START Passage
Each dataset is an .hdf file containing a dictionary. The keys of the dictionary are: 'ywavecut', 'forcewavecut', 'ywavesmooth', and 'forcewavesmooth', and each corresponds to a Numpy array.
'ywavecut': end-to-end distance data (nm) that has been calibrated and the zero position adjusted to be three standard deviations below the mean position of the construct at the low inter-ramp resting force. The time range includes all cycles from a given dataset. The temporal resolution of the data is 10 μs.
'forcewavecut': force data (pN) that has been calibrated. The time range is the same as ywavecut. The temporal resolution of the data is 10 μs.
'ywavesmooth': end-to-end distance data (nm) that is the same as 'ywavecut' except it has been smoothed with a Savitzky-Golay filter with a window of 101 points, which reduced the temporal resolution of the data from 10 μs to 1 ms.
END Passage
START Input data
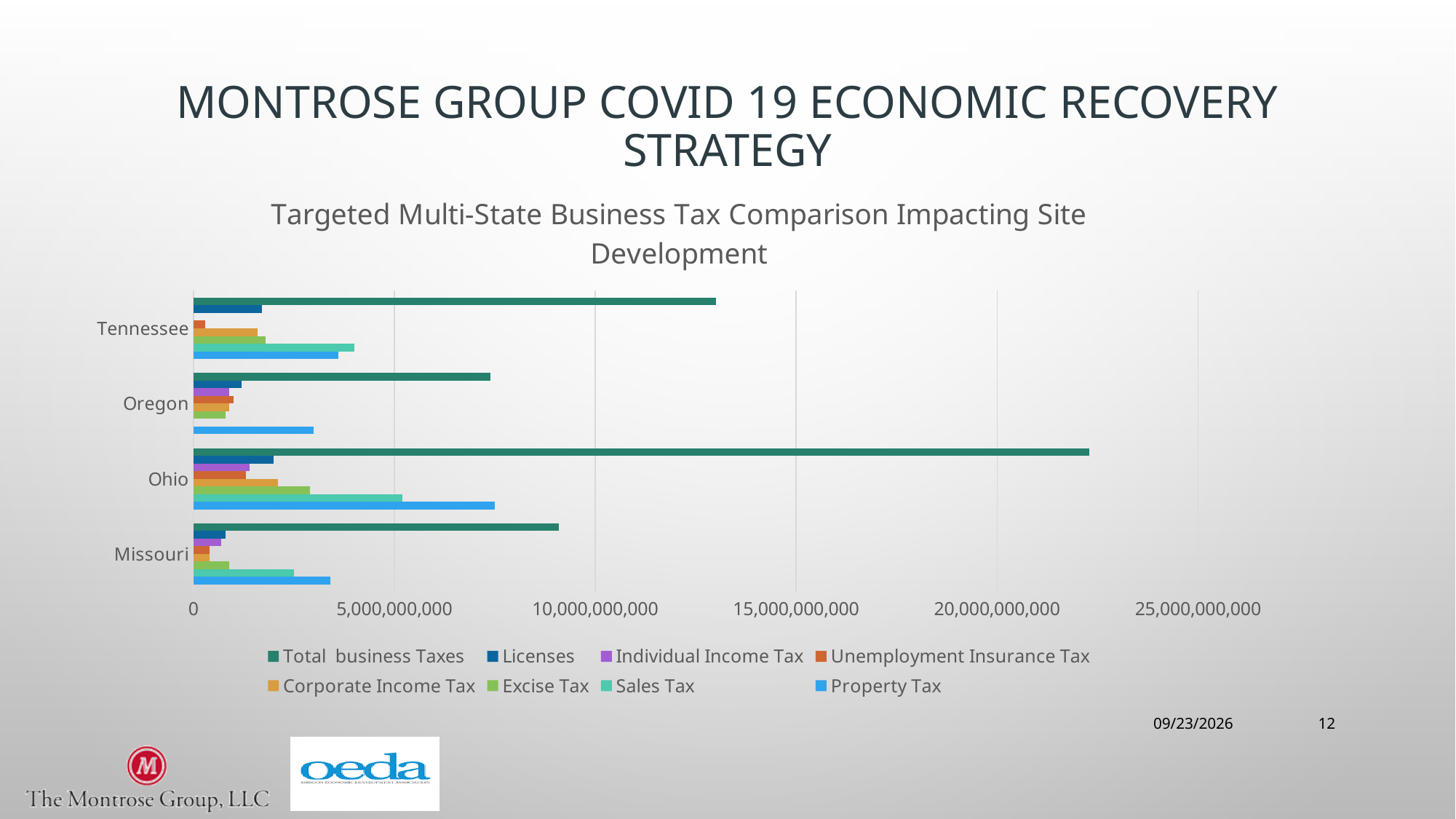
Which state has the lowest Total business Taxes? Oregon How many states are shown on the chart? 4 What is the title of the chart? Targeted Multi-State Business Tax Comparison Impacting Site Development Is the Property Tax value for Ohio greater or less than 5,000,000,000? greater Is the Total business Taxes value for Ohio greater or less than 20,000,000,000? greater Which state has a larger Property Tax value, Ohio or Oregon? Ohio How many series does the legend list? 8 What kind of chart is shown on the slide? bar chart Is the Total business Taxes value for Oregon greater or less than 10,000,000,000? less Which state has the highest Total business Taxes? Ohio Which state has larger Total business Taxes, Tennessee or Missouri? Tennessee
END Input data
START Input data
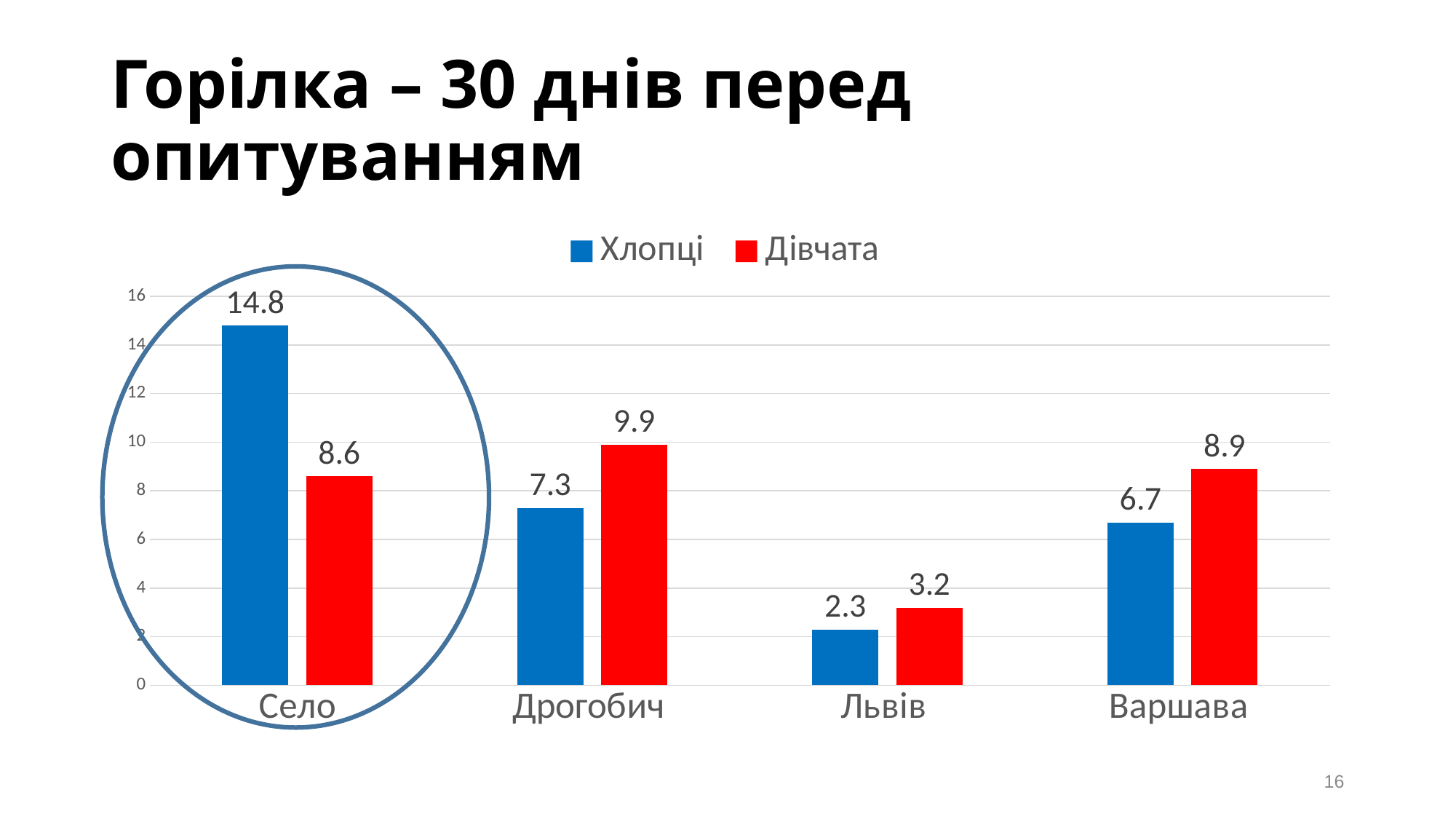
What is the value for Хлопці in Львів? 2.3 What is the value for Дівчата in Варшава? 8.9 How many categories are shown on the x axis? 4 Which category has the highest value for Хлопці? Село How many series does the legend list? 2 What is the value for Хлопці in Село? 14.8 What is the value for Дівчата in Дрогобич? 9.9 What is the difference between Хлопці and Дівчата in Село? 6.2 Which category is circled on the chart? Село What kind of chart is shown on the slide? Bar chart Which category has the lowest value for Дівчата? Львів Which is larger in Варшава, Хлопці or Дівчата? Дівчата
END Input data
START Input data
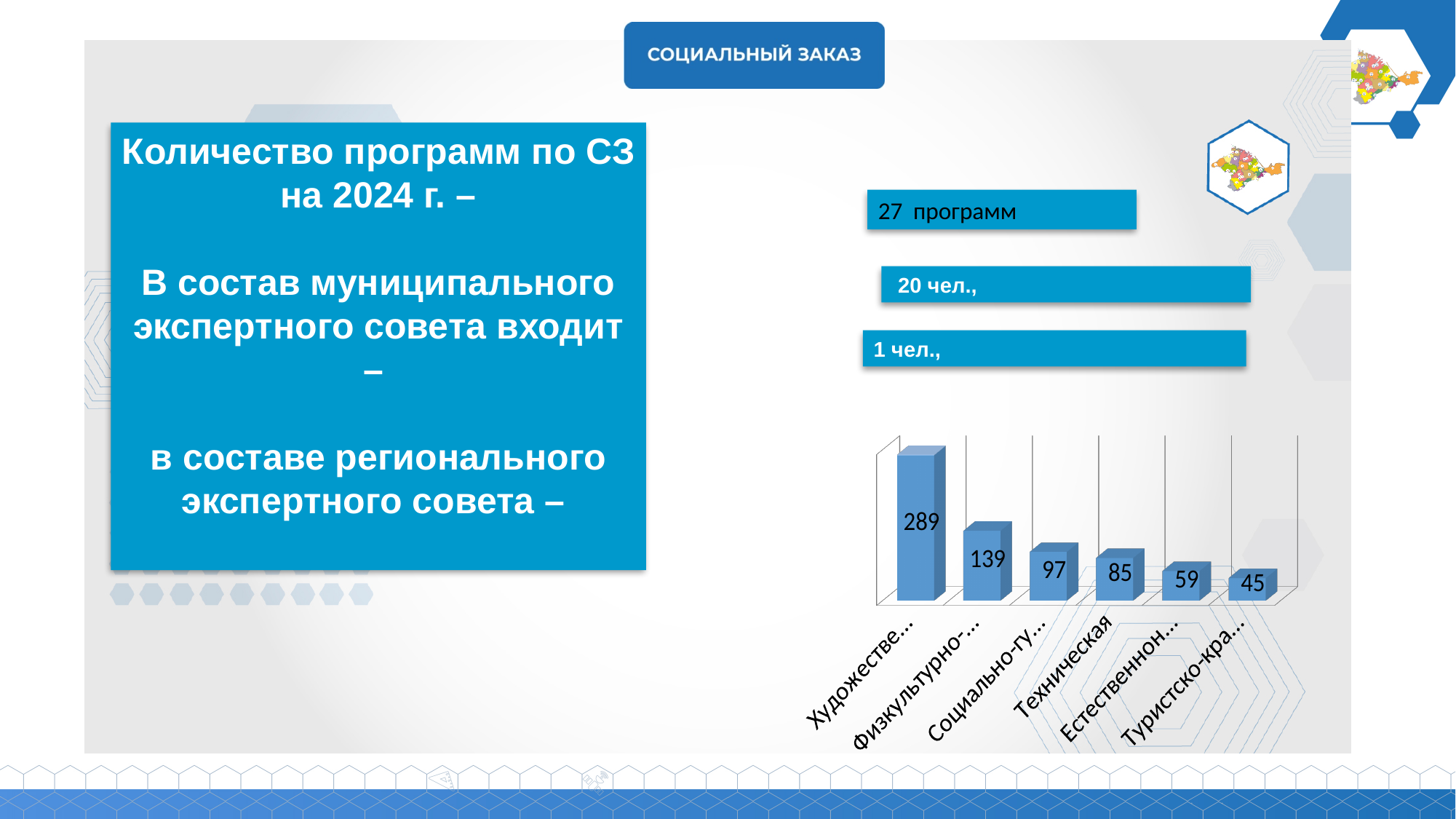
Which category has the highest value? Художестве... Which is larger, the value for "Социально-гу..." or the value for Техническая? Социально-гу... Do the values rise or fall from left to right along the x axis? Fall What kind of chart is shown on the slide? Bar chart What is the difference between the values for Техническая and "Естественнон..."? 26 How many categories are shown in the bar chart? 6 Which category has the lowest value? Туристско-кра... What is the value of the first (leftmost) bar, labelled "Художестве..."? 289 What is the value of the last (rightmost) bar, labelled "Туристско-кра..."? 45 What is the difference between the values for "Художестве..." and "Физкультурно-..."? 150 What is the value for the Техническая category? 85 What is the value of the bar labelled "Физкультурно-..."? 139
END Input data
• Task requirements:
(a) Rewrite the paragraph of the dataset description that begins "'ywavecut': end-to-end distance data" as a short bulleted list that keeps its main facts.
(b) Continue the dataset description from its last sentence.

• Expected responses:
(a)
- 'ywavecut' holds calibrated end-to-end distance data in nm.
- Its zero position is set three standard deviations below the construct's mean position at the low inter-ramp resting force.
- It covers all cycles in a given dataset.
- Its temporal resolution is 10 μs.

(b)
'forcewavesmooth': force data (pN) that is the same as 'forcewavecut' except it has been smoothed with a Savitzky-Golay filter with a window of 101 points, which reduced the temporal resolution of the data from 10 μs to 1 ms.
Code/Software
Scripts used to analyze this data are located in https://github.com/cvillasante/VDCH-2023.
Methods
These are force-extension datasets collected using a custom-built optical trap system. Custom written LabVIEW (2013) software was used to acquire the raw data. It has been calibrated and the zero position adjusted to correspond to three standard deviations below the mean position of the construct at the inter-ramp resting force of 1 pN.